**AIM OF THE EXERCISE**
Take the line with "In this picture, would" and every line after it, through the end of the listing, and give them again exactly, pictures excluded.

**TASK MATERIAL**
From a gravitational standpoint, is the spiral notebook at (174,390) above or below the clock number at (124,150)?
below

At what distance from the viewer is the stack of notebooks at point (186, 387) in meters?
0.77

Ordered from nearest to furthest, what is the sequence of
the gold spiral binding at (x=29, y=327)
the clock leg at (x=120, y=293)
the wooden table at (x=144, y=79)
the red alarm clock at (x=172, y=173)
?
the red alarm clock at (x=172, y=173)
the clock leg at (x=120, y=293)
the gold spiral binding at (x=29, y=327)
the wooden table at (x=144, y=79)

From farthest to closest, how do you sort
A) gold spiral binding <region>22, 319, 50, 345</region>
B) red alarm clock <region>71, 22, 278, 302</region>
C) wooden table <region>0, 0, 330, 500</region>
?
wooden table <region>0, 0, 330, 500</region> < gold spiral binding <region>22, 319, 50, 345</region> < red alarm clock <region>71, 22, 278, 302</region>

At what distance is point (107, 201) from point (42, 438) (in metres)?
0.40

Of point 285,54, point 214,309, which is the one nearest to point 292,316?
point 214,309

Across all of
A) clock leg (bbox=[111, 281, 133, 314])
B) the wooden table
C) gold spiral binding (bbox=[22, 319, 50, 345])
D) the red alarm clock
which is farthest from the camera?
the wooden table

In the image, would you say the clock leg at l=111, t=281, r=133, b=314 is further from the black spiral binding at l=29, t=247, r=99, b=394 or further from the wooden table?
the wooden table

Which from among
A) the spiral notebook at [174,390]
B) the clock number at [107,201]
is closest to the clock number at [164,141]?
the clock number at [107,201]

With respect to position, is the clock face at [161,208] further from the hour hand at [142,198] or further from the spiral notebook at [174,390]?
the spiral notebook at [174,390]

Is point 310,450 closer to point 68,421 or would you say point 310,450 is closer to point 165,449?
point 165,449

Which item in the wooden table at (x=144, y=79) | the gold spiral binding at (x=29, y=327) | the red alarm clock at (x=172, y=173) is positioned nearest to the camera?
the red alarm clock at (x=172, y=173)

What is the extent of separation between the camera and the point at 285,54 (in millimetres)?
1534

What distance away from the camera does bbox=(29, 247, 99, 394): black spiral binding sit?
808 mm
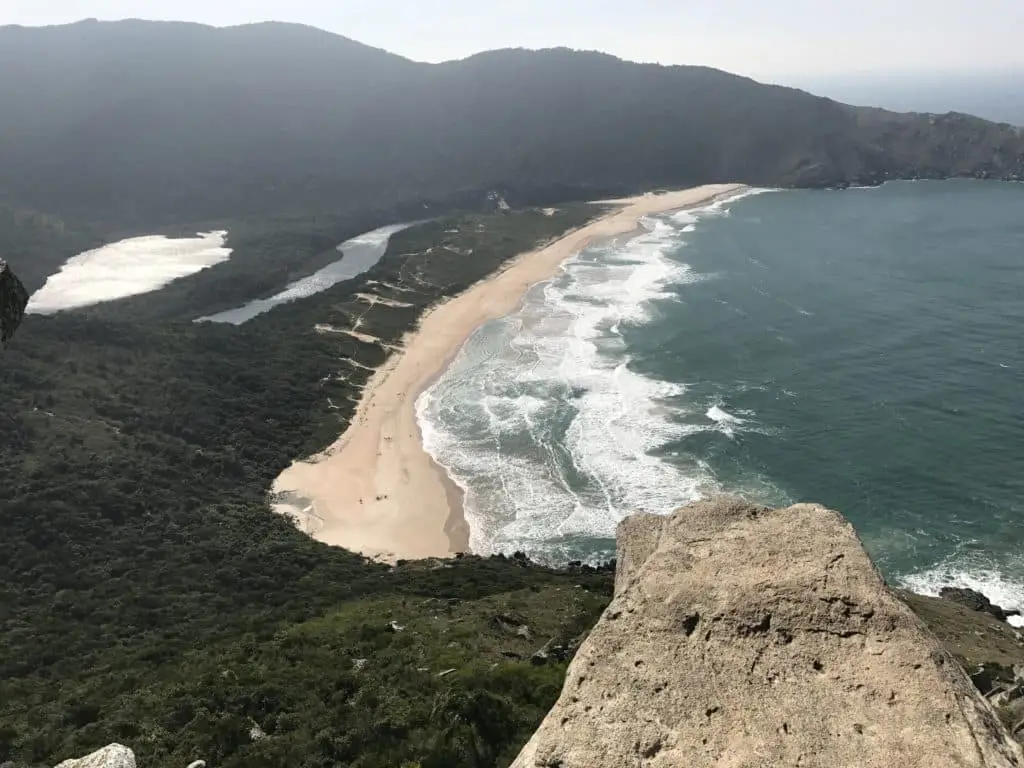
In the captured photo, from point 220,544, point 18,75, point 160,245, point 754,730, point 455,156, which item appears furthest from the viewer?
point 455,156

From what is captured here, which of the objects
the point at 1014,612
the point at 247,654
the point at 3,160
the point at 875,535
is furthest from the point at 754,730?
the point at 3,160

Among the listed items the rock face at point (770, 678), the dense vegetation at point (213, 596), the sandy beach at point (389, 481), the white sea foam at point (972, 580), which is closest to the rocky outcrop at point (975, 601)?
the white sea foam at point (972, 580)

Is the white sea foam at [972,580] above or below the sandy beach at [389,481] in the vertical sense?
above

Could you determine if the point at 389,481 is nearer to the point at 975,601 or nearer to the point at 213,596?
the point at 213,596

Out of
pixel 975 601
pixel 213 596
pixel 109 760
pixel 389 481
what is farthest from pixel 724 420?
pixel 109 760

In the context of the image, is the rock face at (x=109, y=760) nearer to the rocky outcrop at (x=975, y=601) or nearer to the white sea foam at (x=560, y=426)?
the white sea foam at (x=560, y=426)

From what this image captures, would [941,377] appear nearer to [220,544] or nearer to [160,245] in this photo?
[220,544]

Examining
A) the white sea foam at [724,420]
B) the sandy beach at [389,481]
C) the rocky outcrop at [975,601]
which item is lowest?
the sandy beach at [389,481]
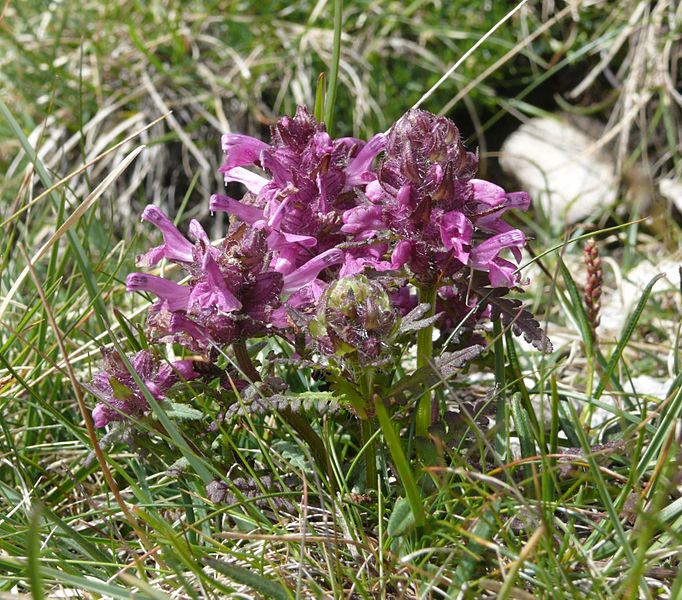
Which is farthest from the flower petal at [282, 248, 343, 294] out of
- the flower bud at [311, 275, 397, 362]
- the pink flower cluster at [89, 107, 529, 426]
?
the flower bud at [311, 275, 397, 362]

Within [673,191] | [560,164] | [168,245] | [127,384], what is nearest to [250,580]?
[127,384]

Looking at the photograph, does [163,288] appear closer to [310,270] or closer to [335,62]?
[310,270]

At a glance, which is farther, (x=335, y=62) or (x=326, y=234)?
(x=335, y=62)

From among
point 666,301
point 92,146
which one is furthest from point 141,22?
point 666,301

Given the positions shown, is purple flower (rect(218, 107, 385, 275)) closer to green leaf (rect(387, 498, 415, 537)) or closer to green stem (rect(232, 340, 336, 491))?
green stem (rect(232, 340, 336, 491))

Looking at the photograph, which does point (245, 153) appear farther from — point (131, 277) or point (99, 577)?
point (99, 577)

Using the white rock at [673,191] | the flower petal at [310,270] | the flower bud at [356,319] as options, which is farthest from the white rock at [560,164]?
the flower bud at [356,319]
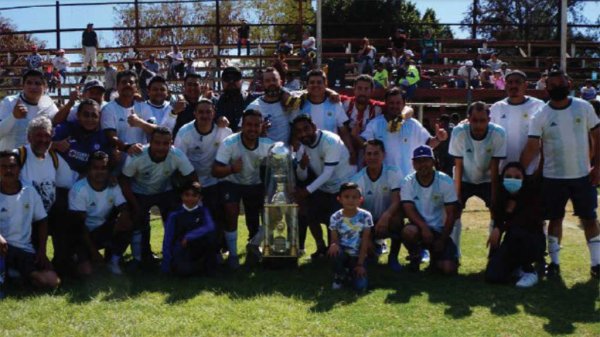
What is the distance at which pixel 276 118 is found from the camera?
7859 mm

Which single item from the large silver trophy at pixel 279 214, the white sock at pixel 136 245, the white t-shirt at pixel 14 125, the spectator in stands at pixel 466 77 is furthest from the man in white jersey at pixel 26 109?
the spectator in stands at pixel 466 77

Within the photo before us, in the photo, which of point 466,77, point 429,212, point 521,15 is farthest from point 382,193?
point 521,15

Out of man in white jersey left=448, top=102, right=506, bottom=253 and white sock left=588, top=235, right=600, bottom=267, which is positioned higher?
man in white jersey left=448, top=102, right=506, bottom=253

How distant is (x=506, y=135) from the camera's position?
7.34 m

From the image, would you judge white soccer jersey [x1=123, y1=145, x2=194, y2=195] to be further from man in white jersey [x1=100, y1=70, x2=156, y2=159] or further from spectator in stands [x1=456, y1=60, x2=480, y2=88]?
spectator in stands [x1=456, y1=60, x2=480, y2=88]

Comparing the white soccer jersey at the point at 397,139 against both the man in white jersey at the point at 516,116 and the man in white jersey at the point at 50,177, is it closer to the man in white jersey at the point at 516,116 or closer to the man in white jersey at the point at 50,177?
the man in white jersey at the point at 516,116

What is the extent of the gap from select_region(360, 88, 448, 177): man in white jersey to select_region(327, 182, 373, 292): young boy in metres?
1.23

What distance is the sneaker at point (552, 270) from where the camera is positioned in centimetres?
696

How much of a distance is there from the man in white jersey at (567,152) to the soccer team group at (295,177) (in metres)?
0.01

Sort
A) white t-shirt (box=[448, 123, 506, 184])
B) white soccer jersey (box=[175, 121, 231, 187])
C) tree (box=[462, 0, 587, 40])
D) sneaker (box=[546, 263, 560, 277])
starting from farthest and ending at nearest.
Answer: tree (box=[462, 0, 587, 40]), white soccer jersey (box=[175, 121, 231, 187]), white t-shirt (box=[448, 123, 506, 184]), sneaker (box=[546, 263, 560, 277])

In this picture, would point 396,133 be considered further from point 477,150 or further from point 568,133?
point 568,133

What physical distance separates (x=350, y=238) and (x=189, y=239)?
1608 millimetres

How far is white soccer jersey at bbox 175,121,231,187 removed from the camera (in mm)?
7598

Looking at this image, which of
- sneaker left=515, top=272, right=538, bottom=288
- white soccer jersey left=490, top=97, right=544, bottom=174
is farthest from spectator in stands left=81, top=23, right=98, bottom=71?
sneaker left=515, top=272, right=538, bottom=288
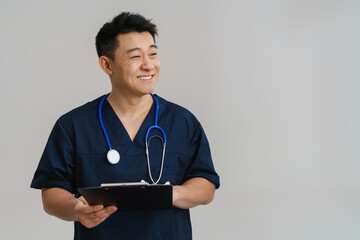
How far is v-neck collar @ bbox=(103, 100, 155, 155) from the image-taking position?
2182mm

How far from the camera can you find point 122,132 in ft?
7.26

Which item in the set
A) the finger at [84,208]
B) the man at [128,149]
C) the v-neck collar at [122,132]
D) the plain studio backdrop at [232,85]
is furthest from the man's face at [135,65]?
the plain studio backdrop at [232,85]

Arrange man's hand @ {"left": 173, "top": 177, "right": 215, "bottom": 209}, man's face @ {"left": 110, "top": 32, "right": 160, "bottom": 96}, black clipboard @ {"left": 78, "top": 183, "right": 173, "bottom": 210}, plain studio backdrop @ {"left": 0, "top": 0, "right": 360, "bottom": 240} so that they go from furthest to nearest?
plain studio backdrop @ {"left": 0, "top": 0, "right": 360, "bottom": 240}, man's face @ {"left": 110, "top": 32, "right": 160, "bottom": 96}, man's hand @ {"left": 173, "top": 177, "right": 215, "bottom": 209}, black clipboard @ {"left": 78, "top": 183, "right": 173, "bottom": 210}

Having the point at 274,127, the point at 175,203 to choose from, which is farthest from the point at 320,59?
the point at 175,203

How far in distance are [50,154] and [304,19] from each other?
249 cm

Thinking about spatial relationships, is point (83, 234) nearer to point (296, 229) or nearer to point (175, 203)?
point (175, 203)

**PROBLEM SOLUTION**
In this picture, would point 396,133 be considered further from point 477,150 or further from point 568,133?
point 568,133

What physical distance separates (x=350, y=238) and (x=189, y=239)?
1608 millimetres

How far is white soccer jersey at bbox 175,121,231,187 removed from the camera (in mm)?
7598

Looking at this image, which of
- sneaker left=515, top=272, right=538, bottom=288
- white soccer jersey left=490, top=97, right=544, bottom=174
is farthest from spectator in stands left=81, top=23, right=98, bottom=71?
sneaker left=515, top=272, right=538, bottom=288
How far is v-neck collar @ bbox=(103, 100, 155, 155) from the image-taking position?
2182mm

How far from the camera can you find point 122,132 in ft?
7.26

Which item in the set
A) the finger at [84,208]
B) the man at [128,149]
C) the v-neck collar at [122,132]
D) the plain studio backdrop at [232,85]
is furthest from the man's face at [135,65]?
the plain studio backdrop at [232,85]

Arrange man's hand @ {"left": 173, "top": 177, "right": 215, "bottom": 209}, man's face @ {"left": 110, "top": 32, "right": 160, "bottom": 96}, black clipboard @ {"left": 78, "top": 183, "right": 173, "bottom": 210}, plain studio backdrop @ {"left": 0, "top": 0, "right": 360, "bottom": 240} so that they go from furthest to nearest?
plain studio backdrop @ {"left": 0, "top": 0, "right": 360, "bottom": 240}, man's face @ {"left": 110, "top": 32, "right": 160, "bottom": 96}, man's hand @ {"left": 173, "top": 177, "right": 215, "bottom": 209}, black clipboard @ {"left": 78, "top": 183, "right": 173, "bottom": 210}

Having the point at 274,127, the point at 175,203 to choose from, which is farthest from the point at 320,59?
the point at 175,203

How far in distance are [50,154] and [304,19] from each other?
249 cm

Thinking about spatial relationships, is point (83, 234) nearer to point (296, 229) or nearer to point (175, 203)?
point (175, 203)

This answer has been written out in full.